All while building an infrastructure that covers 94% of the population. Including rural areas that place us far ahead of other European countries in rural coverage.

Between the lines. The Spanish transformation has gone unnoticed because it coincided with years of economic crisis and with the perennial complex of national technological inferiority. It is true that we are light years from the United States or China in terms of large technological ones, but we have built the best telecommunications infrastructure in Europe.

The optical fiber is 90% more energy efficient than copper and multiplies speeds. A fiber plant serves to the same number of accesses as four copper centrals occupying only 15% of the space.

The money trail. Telefónica has converted the transition into business. The sale and recycling of the retired copper has been an extra income of about 1,000 million euros, taking advantage of the revaluation of the metal.

Yes, but. Copper does not disappear completely from the Spanish map. More than two million customers are still connected by coaxial cable using HFC technology (fiber-coaxial hybrid). They are mainly of operators such as Vodafone or Euskaltel.

It is not the same copper as the ADSL that has just died, but technically it is still copper that carries the signal to the home. The difference: this coaxial coexists with the fiber in a hybrid network that offers speeds far superior to the old telephone copper pair.

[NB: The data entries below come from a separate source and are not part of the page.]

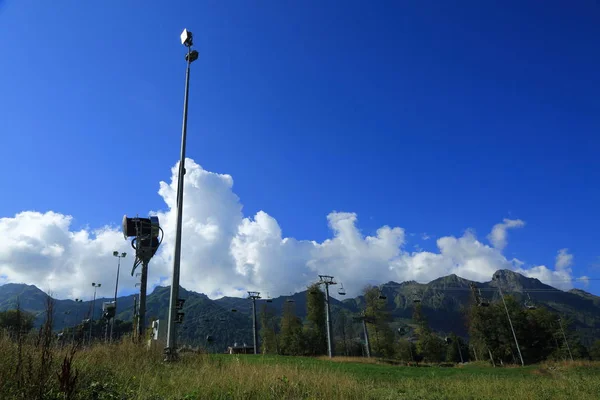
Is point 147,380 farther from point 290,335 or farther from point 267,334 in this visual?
point 267,334

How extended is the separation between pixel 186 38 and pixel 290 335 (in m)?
69.0

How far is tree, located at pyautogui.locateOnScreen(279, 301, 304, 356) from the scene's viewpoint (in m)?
73.6

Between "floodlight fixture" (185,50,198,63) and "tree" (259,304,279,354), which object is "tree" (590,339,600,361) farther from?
"floodlight fixture" (185,50,198,63)

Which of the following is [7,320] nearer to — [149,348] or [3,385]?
[149,348]

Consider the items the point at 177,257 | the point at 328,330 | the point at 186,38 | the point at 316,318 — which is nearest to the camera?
the point at 177,257

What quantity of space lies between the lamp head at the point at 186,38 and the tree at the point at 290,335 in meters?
Answer: 61.1

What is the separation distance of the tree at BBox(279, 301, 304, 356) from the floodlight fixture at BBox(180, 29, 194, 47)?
61077 mm

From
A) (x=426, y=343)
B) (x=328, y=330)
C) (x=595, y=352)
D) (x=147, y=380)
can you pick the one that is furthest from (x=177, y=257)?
(x=595, y=352)

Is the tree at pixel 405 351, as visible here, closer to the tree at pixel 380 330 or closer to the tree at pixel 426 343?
the tree at pixel 426 343

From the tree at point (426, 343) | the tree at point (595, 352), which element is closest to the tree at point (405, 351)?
the tree at point (426, 343)

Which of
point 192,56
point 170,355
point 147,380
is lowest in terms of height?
point 147,380

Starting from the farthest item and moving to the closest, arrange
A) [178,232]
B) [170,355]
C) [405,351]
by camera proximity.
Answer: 1. [405,351]
2. [178,232]
3. [170,355]

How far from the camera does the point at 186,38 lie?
16.8 metres

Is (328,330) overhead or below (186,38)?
below
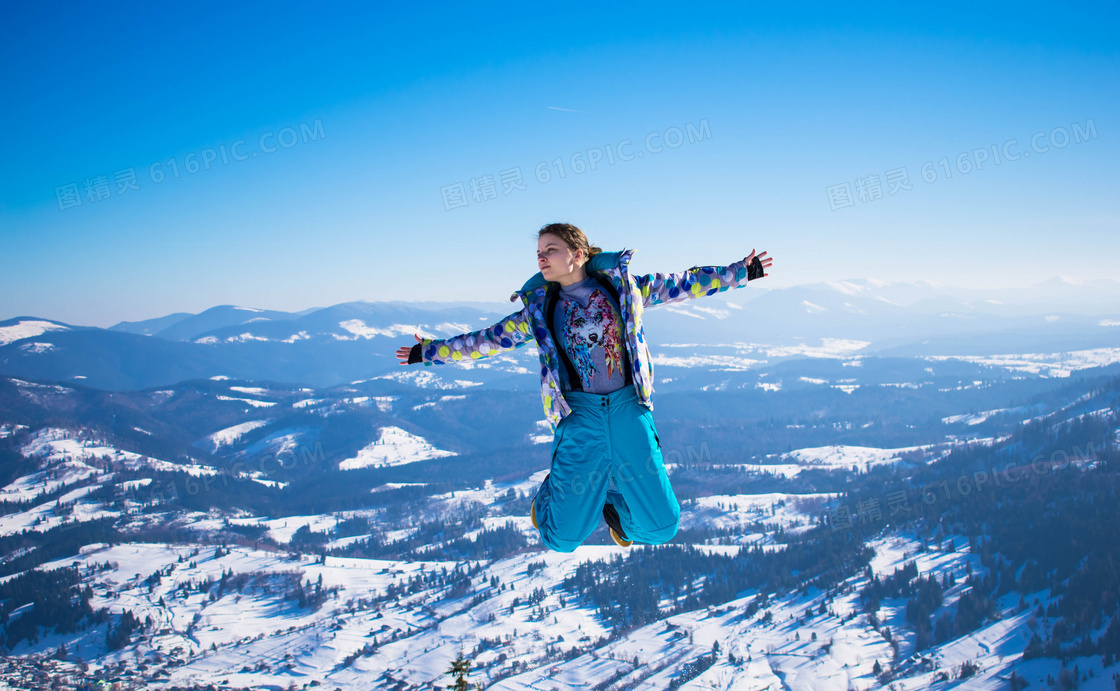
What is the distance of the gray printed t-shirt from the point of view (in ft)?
19.3

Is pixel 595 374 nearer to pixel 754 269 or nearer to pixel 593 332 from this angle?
pixel 593 332

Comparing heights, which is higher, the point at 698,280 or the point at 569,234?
the point at 569,234

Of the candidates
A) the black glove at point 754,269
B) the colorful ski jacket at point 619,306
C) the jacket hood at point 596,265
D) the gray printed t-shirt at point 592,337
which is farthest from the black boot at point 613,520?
the black glove at point 754,269

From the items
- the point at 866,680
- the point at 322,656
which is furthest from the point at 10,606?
the point at 866,680

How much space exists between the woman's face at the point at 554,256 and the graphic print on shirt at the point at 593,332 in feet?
1.52

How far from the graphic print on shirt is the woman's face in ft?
1.52

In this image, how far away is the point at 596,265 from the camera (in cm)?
583

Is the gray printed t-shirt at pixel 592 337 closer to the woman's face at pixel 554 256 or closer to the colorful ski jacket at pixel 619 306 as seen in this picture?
the colorful ski jacket at pixel 619 306

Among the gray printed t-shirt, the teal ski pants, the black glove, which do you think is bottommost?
the teal ski pants

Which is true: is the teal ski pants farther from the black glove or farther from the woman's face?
the black glove

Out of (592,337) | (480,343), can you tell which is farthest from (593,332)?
(480,343)

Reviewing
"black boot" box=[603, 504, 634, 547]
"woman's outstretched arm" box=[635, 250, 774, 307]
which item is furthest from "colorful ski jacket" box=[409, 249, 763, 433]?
"black boot" box=[603, 504, 634, 547]

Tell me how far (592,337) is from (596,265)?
2.19 ft

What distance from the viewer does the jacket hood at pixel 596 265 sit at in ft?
18.9
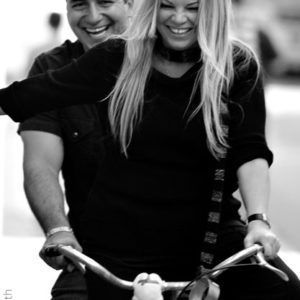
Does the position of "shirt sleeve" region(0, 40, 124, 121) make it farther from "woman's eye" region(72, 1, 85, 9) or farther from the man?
"woman's eye" region(72, 1, 85, 9)

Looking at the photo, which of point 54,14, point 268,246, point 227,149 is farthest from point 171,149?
point 54,14

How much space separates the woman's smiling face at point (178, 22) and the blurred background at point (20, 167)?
54cm

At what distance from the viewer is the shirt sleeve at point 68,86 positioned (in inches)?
151

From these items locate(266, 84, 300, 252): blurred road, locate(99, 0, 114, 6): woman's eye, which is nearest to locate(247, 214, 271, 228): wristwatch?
locate(99, 0, 114, 6): woman's eye

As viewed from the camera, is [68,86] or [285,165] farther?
[285,165]

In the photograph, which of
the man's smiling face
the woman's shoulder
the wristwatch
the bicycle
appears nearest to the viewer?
the bicycle

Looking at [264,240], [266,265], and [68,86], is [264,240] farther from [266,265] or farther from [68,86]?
[68,86]

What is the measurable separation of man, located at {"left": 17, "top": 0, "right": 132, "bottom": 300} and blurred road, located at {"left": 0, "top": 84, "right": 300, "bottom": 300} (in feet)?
2.29

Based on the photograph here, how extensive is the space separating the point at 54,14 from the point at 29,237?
184 cm

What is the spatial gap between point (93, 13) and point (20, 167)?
267 inches

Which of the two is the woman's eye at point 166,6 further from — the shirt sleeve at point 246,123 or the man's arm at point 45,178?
the man's arm at point 45,178

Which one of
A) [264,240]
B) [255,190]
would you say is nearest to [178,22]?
[255,190]

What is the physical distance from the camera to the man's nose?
4637 millimetres

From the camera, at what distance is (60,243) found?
3613 millimetres
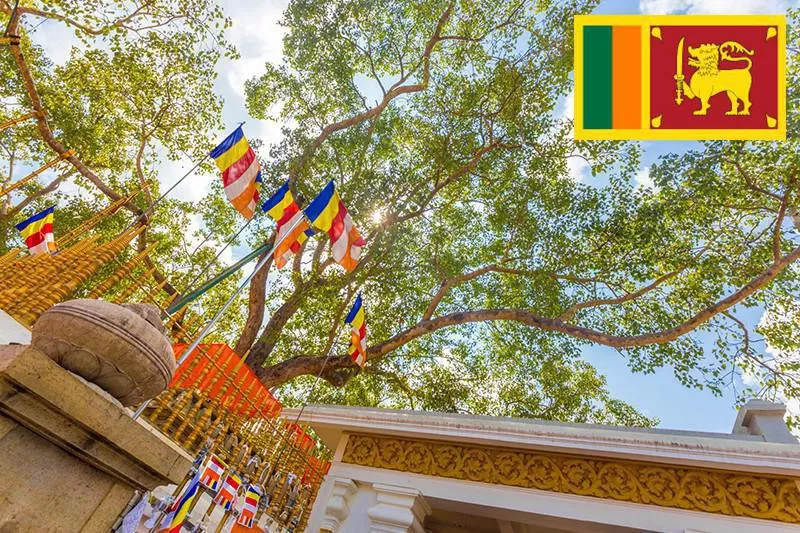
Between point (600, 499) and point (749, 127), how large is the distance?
7488mm

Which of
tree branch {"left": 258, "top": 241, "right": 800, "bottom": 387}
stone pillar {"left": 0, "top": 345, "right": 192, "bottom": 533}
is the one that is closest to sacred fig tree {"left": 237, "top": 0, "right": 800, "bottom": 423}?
tree branch {"left": 258, "top": 241, "right": 800, "bottom": 387}

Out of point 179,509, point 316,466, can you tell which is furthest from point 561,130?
point 179,509

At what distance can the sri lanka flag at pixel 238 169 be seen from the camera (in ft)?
21.3

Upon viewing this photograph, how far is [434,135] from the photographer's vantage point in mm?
12867

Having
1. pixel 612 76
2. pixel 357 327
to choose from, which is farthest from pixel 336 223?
pixel 612 76

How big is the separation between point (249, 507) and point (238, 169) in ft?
17.4

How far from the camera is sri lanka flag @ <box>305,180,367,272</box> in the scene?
664 centimetres

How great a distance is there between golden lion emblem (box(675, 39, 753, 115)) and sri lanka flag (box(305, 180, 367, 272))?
6929 millimetres

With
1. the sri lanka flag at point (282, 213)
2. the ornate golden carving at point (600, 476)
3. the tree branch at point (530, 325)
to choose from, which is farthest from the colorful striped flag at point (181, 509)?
the tree branch at point (530, 325)

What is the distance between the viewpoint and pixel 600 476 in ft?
15.8

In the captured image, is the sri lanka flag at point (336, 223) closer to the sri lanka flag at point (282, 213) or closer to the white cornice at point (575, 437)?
the sri lanka flag at point (282, 213)

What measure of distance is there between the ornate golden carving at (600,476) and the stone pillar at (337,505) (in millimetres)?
351

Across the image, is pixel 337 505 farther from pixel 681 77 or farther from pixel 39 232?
pixel 681 77

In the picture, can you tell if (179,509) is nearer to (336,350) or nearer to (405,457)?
(405,457)
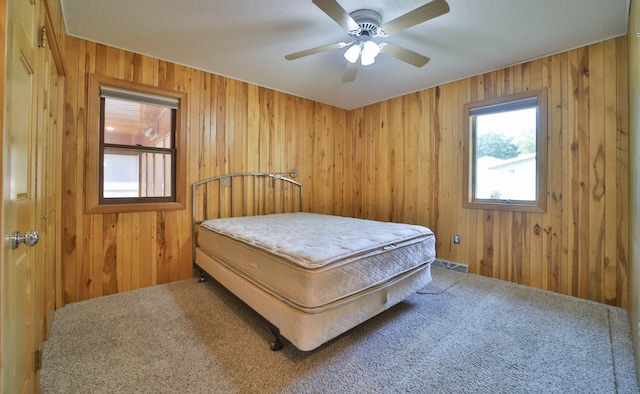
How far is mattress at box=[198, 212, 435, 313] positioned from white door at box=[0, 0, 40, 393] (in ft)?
3.68

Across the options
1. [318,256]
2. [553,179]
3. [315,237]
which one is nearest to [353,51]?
[315,237]

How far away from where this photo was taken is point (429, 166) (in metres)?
3.58

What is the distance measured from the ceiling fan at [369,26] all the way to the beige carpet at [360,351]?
→ 86.7 inches

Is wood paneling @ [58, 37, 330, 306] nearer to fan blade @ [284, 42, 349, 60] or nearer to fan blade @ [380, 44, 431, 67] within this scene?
fan blade @ [284, 42, 349, 60]

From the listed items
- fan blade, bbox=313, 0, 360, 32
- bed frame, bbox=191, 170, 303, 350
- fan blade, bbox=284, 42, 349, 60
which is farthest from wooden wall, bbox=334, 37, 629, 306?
fan blade, bbox=313, 0, 360, 32

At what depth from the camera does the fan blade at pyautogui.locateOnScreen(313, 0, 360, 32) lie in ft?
5.33

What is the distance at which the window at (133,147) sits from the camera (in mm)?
2474

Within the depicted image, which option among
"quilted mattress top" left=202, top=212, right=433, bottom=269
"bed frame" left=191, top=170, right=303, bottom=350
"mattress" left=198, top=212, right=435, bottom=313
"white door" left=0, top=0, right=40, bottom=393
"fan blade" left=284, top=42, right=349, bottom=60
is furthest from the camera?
"bed frame" left=191, top=170, right=303, bottom=350

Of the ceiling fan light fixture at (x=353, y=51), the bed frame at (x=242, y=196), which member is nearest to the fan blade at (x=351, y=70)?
the ceiling fan light fixture at (x=353, y=51)

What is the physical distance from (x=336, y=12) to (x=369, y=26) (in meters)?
0.47

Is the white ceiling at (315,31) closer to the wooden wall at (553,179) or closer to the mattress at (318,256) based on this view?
the wooden wall at (553,179)

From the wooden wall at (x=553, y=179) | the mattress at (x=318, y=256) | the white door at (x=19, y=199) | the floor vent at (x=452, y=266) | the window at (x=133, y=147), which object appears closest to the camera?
the white door at (x=19, y=199)

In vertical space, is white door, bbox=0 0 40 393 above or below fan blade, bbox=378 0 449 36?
below

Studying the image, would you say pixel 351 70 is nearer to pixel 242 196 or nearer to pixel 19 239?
pixel 242 196
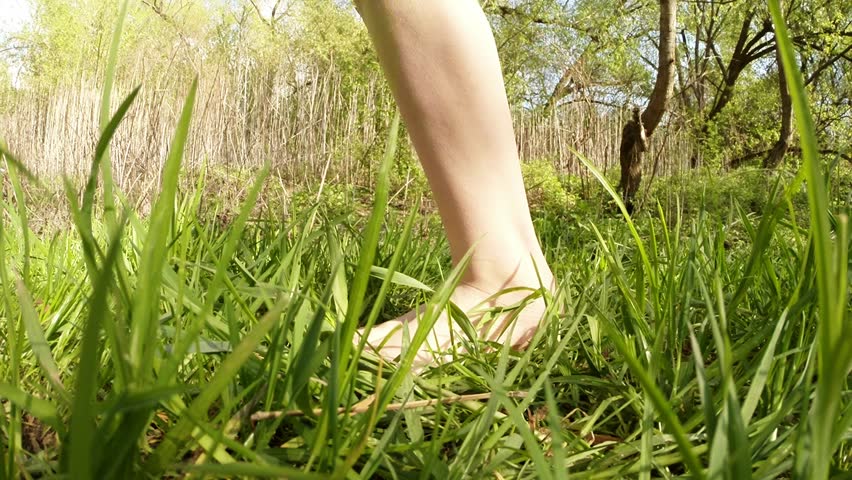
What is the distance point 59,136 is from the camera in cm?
425

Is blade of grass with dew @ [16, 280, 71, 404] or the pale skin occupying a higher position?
the pale skin

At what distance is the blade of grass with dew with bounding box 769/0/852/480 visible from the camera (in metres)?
0.19

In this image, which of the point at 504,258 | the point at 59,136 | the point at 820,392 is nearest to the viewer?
Answer: the point at 820,392

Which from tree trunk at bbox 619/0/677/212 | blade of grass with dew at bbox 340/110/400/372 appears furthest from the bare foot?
tree trunk at bbox 619/0/677/212

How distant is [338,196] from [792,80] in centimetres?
525

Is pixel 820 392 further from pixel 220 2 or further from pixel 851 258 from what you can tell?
pixel 220 2

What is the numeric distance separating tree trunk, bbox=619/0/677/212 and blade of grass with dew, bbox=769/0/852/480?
4.36 m

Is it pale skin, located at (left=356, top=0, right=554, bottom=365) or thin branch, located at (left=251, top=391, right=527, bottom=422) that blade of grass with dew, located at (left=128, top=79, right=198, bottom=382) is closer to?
thin branch, located at (left=251, top=391, right=527, bottom=422)

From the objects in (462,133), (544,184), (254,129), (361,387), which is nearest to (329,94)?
(254,129)

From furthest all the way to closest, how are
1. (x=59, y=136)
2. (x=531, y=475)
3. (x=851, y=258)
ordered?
1. (x=59, y=136)
2. (x=851, y=258)
3. (x=531, y=475)

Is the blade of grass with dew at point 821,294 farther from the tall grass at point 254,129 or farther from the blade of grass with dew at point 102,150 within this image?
the tall grass at point 254,129

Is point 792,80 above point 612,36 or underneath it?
underneath

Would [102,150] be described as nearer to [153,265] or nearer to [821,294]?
[153,265]

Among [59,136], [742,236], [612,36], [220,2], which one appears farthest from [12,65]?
[742,236]
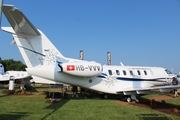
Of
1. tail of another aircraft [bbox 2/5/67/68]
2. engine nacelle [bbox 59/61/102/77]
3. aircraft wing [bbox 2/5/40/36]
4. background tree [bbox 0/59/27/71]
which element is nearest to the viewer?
aircraft wing [bbox 2/5/40/36]

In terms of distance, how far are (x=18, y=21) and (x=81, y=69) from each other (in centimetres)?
486

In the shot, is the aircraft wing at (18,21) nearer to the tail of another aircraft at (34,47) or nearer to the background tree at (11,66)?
the tail of another aircraft at (34,47)

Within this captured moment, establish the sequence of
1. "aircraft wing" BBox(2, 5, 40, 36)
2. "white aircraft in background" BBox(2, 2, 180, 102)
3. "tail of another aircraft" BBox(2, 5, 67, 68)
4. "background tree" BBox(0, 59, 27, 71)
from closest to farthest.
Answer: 1. "aircraft wing" BBox(2, 5, 40, 36)
2. "tail of another aircraft" BBox(2, 5, 67, 68)
3. "white aircraft in background" BBox(2, 2, 180, 102)
4. "background tree" BBox(0, 59, 27, 71)

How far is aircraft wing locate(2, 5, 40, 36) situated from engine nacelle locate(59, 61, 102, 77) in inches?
115

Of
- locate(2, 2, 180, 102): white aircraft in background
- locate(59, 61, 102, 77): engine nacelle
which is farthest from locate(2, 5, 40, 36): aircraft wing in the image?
locate(59, 61, 102, 77): engine nacelle

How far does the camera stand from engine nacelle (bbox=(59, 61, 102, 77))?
1133cm

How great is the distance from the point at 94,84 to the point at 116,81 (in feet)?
5.95

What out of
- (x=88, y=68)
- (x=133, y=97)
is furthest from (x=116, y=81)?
(x=88, y=68)

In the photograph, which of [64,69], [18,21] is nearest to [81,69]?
[64,69]

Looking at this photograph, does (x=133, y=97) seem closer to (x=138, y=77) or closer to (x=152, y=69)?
(x=138, y=77)

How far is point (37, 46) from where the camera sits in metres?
11.7

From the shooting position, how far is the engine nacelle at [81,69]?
11.3 m

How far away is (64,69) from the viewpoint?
1127cm

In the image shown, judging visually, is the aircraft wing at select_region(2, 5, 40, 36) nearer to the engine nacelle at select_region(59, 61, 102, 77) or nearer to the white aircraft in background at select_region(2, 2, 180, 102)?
the white aircraft in background at select_region(2, 2, 180, 102)
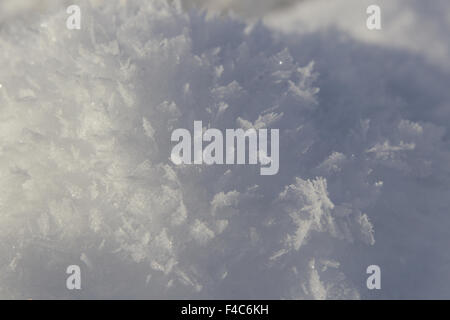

Deepen. The Spanish fiber revolution is no accident. It started when the Spanish regulator liberalized the market and forced Telefónica to share its infrastructure. The competition between operators accelerated the deployment.

Now that infrastructure will be the basis for the next generations of mobile networks, the Internet of things and future technologies to develop. Spain has built a digital infrastructure prepared for the future.